Ici, le demandeur voulait obtenir une injonction provisoire pour ordonner le transfert immédiat de sa mère à son domicile afin qu’elle y achève sa vie. Il soutient essentiellement que le centre d’hébergement et de soins de longue durée (CHSLD) où sa mère est hébergée doit s’incliner devant la volonté exprimée par celle-ci dans son mandat d’inaptitude, avant qu’elle ne devienne inapte à demeurer à domicile.

La mère du demandeur, âgée de 93 ans, est atteinte d’Alzheimer et souffre notamment d’insuffisance rénale, de diabète et d’hypertension artérielle. Elle est désormais incapable de s’exprimer, de s’alimenter et de s’hydrater. Lors de l’audition de la requête, elle était semi-consciente et en fin de vie. Selon son médecin, elle pouvait décéder d’un moment à l’autre, tout au plus d’ici deux semaines si sa condition ne change pas.

Le juge a d’abord conclu que le demandeur n’avait pas d’intérêt juridique personnel suffisant pour agir puisque le Curateur public avait déjà été nommé curateur à la personne de sa mère. Il appartient donc à celui-ci d’exercer ou non les droits cette dernière.
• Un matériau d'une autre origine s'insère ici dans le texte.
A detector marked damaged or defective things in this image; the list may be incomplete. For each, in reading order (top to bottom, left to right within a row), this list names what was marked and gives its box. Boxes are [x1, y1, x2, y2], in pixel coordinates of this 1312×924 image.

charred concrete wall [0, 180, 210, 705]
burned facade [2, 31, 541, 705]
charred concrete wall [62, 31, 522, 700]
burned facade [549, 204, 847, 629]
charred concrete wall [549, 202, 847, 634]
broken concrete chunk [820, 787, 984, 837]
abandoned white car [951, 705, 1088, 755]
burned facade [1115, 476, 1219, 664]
De plus, il a retenu que la dame n’avait pas exprimé le désir de mourir à domicile mais, au contraire, d’y demeurer aussi longtemps que le lui permettrait son autonomie, ce qui n’est plus le cas. Le juge a également examiné la clause du mandat d’inaptitude traitant du consentement aux soins. La mère du demandeur y exprime clairement son opposition à tout acharnement thérapeutique ainsi que sa volonté de mourir dignement en recevant tous les soins palliatifs susceptibles de diminuer ses souffrances et de lui procurer le confort requis, même si ces médicaments devaient hâter sa mort. Selon le juge, cela signifiait que la dame ne voulait pas demeurer à son domicile à tout prix ni y retourner pour finir ses jours au détriment de son confort. Il a conclu que le demandeur n’avait pas démontré qu’il serait en mesure d’exaucer la volonté prioritaire de sa mère si le tribunal ordonnait le transfert de celle-ci à son domicile. Au contraire, son transport en ambulance exigerait plusieurs changements de positions et risquerait de réduire son confort. En raison de son état critique, elle pourrait même décéder en route. Enfin, le juge a noté qu’il serait douteux, dans l’état actuel de la dame, qu’elle reconnaisse son domicile… La requête en injonction provisoire a donc été rejetée, mais le CHSLD a offert d’aménager une pièce permettant au demandeur de demeurer au chevet de sa mère en tout temps.

Références

  • Centre hospitalier de l’Université de Montréal c. M.B. (C.S., 2014-06-17), 2014 QCCS 2866, SOQUIJ AZ-51083409.  À la date de diffusion, la décision n’avait pas été portée en appel.
  • Cuthbertson c. Rasouli (C.S. Can., 2013-10-18), 2013 CSC 53, SOQUIJ AZ-51009994, 2013EXP-3330, J.E. 2013-1818, [2013] 3 R.C.S. 341.
  • P.C. c. Centre d’hébergement de Tracy (C.S., 2014-06-13), 2014 QCCS 2867, SOQUIJ AZ-51083410.  À la date de diffusion, la décision n’avait pas été portée en appel.